**EXCERPTED RECORDS:**
+++
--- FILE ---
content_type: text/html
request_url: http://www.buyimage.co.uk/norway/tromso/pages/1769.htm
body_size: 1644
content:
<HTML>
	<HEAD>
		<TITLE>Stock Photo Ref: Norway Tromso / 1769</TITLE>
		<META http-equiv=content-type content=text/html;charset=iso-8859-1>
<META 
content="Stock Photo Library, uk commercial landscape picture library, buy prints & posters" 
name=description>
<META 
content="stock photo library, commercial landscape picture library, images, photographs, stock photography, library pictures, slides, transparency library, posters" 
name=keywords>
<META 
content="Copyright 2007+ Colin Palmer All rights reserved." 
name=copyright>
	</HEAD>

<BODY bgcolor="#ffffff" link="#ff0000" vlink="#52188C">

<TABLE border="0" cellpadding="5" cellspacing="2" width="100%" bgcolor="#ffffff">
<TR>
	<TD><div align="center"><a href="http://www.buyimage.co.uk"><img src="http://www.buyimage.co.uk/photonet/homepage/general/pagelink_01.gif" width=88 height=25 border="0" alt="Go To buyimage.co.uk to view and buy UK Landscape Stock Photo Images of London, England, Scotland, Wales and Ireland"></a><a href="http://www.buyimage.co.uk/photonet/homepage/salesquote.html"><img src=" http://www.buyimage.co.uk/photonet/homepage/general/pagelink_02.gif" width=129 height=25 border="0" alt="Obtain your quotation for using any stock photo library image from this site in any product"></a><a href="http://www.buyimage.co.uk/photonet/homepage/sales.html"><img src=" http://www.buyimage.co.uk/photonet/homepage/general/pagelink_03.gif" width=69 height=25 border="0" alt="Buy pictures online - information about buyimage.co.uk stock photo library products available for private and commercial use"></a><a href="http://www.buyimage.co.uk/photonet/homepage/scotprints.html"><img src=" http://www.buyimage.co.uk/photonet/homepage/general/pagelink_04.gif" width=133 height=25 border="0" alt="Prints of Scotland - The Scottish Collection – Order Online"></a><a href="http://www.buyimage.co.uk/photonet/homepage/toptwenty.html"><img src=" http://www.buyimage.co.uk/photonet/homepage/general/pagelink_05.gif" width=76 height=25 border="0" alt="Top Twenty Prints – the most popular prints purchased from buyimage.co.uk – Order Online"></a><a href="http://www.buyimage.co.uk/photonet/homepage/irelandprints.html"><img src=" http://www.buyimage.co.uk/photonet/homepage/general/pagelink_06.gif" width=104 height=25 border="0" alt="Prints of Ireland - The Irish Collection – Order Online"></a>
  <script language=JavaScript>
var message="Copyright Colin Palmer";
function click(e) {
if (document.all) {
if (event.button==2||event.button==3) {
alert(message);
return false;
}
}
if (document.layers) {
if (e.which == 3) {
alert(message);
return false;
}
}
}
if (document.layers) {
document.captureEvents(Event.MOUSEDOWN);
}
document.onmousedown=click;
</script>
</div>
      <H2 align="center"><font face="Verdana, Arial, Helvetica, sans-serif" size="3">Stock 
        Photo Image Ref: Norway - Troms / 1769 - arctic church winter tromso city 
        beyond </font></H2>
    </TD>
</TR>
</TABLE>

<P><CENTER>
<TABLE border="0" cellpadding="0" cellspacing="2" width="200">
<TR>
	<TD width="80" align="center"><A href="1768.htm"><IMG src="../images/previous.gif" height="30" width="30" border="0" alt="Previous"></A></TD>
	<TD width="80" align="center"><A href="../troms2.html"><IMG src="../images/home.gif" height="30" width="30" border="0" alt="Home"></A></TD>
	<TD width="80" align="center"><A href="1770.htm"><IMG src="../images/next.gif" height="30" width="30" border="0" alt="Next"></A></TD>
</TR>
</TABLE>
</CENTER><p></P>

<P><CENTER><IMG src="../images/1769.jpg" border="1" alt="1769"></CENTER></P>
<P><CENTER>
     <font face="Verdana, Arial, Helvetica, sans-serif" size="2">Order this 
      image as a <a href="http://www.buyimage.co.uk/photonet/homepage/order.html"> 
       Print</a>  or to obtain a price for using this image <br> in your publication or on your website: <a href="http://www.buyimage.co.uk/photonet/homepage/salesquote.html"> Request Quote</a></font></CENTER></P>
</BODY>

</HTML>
+++
**WORK ITEM:** When the line containing "<TITLE>Stock Photo Ref: Norway" is reached, include it and stop. Until then, output each line of the entries exactly as given, starting from the first.

**RESULT:**
--- FILE ---
content_type: text/html
request_url: http://www.buyimage.co.uk/norway/tromso/pages/1769.htm
body_size: 1644
content:
<HTML>
	<HEAD>
		<TITLE>Stock Photo Ref: Norway Tromso / 1769</TITLE>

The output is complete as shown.